Here is a five-step plan to avoid overeating and emotional eating

 

  1. Identify your potential overeating triggers and vulnerabilities. Delicious food becomes even more irresistible when you are hungry for things that are not food. Exhaustion, stress, and other hidden hungers can easily trigger you to reach for food when you aren’t hungry.
  2. Use simple structure and routines to stay on track. The holidays disrupt our routines. Vacation days, late nights, house guests, celebrations, and even sleeping in can disconnect you from healthy habits and the usual cues that help you pay attention to your needs. Plan today to check in with yourself over the next few weeks.
  3. Identify potential emotional eating and overeating challenges now. Look at your calendar and make a list of the events, social situations, and days that may be tough in one way or another. Now — when your brain is calm — is the time to do some creative brainstorming about how want to approach them.

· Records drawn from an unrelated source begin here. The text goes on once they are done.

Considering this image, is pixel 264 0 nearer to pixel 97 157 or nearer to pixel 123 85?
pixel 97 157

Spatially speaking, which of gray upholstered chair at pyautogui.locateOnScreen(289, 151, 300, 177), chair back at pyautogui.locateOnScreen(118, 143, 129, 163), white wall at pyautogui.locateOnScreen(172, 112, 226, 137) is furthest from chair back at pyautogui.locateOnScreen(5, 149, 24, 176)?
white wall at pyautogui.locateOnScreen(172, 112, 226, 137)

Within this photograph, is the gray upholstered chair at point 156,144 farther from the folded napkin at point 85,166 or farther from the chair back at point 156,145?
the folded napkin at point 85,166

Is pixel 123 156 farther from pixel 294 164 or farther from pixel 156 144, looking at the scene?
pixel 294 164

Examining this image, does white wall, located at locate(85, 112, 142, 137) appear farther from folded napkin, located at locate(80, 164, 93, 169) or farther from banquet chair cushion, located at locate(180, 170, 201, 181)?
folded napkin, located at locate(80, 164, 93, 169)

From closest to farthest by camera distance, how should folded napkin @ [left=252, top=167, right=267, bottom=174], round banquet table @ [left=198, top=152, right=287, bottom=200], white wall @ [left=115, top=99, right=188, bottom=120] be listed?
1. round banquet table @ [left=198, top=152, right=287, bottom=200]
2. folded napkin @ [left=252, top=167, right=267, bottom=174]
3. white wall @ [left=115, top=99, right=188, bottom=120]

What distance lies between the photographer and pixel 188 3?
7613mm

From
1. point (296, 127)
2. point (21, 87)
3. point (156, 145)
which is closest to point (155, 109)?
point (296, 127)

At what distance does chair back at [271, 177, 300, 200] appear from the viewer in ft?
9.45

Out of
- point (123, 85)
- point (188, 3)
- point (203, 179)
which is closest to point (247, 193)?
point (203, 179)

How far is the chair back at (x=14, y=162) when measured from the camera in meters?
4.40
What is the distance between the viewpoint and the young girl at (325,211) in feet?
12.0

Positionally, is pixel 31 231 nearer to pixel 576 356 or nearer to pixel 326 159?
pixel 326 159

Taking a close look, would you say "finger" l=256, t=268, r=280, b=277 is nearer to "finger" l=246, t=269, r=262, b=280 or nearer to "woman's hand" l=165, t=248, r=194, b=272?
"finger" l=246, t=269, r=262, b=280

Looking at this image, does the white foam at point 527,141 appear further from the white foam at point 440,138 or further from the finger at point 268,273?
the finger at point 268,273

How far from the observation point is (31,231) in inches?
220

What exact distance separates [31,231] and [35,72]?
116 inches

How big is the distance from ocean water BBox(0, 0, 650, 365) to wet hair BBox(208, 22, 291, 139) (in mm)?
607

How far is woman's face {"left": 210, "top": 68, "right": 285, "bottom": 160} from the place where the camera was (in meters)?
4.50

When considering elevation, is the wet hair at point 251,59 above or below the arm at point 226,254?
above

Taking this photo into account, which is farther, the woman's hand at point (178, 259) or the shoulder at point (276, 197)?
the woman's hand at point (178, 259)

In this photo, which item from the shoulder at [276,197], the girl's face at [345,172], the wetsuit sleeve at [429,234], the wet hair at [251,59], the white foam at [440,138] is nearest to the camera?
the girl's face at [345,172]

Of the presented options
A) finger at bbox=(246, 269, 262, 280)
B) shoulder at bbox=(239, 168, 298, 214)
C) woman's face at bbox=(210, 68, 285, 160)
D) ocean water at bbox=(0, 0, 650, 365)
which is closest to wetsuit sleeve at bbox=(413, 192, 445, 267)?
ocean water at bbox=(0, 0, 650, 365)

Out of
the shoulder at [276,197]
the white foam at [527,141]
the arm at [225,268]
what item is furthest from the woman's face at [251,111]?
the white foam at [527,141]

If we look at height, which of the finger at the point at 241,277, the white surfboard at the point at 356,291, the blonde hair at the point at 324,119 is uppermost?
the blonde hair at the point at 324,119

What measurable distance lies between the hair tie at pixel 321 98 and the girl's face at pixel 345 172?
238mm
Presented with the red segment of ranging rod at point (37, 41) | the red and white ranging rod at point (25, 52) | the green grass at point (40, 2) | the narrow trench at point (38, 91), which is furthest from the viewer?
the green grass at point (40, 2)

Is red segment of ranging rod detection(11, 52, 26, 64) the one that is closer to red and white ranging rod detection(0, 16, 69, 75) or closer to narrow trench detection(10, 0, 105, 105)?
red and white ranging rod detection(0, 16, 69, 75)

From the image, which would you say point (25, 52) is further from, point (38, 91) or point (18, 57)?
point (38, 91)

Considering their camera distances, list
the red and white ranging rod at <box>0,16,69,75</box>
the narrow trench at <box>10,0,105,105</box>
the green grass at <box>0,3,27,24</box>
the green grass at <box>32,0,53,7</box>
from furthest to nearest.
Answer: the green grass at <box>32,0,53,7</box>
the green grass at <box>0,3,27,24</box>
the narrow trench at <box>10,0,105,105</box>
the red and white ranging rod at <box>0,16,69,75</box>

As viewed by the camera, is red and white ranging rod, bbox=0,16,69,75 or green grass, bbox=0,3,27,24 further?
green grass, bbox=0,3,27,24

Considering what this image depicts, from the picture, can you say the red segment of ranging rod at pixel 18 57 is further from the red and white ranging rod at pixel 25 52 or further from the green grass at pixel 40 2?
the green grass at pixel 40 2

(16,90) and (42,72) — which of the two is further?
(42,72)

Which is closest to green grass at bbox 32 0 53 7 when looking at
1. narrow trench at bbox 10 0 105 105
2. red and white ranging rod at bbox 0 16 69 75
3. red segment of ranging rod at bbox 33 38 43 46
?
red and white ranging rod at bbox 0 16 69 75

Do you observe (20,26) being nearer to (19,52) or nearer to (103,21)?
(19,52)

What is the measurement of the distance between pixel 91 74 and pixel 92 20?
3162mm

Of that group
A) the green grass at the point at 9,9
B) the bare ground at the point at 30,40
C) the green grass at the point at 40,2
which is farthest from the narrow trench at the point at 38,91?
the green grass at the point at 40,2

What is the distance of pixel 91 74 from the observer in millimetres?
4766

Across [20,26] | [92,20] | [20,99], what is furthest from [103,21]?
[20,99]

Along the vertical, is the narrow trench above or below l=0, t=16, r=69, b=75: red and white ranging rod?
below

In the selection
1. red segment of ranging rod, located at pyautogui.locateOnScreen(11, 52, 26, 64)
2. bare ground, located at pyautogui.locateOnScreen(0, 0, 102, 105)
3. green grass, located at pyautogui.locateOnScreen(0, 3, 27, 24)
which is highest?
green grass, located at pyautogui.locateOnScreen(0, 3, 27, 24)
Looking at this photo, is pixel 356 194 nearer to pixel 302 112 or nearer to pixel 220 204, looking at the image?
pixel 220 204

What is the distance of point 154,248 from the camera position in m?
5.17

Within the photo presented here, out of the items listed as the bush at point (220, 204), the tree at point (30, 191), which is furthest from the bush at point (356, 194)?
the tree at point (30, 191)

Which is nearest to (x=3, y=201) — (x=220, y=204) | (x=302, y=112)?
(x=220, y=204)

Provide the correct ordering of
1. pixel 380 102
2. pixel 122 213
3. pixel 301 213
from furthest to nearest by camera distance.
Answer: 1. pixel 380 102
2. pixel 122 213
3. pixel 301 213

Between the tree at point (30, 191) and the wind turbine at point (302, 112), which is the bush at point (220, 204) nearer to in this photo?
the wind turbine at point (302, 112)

  4. Plan for the treats you love. No one wants to be told no all the time. Decide early on which holiday treats you want to relish and savor — and then give yourself permission to do so without guilt. Make sure to eat these when you can give the experience your full attention, so you can enjoy the food with all your senses.
  5. Plan for “routine” eating that will help you win. There will be many hours during the next two weeks that are not holiday celebrations. Create some easy, no-brainer, low stress ways to approach them — now. I always try to keep lots of fruit around this time of year and breakfast and lunch tend to be simple, healthy meals that don’t require a lot of thought and that leave me feeling nourished and happy with how I’ve eaten.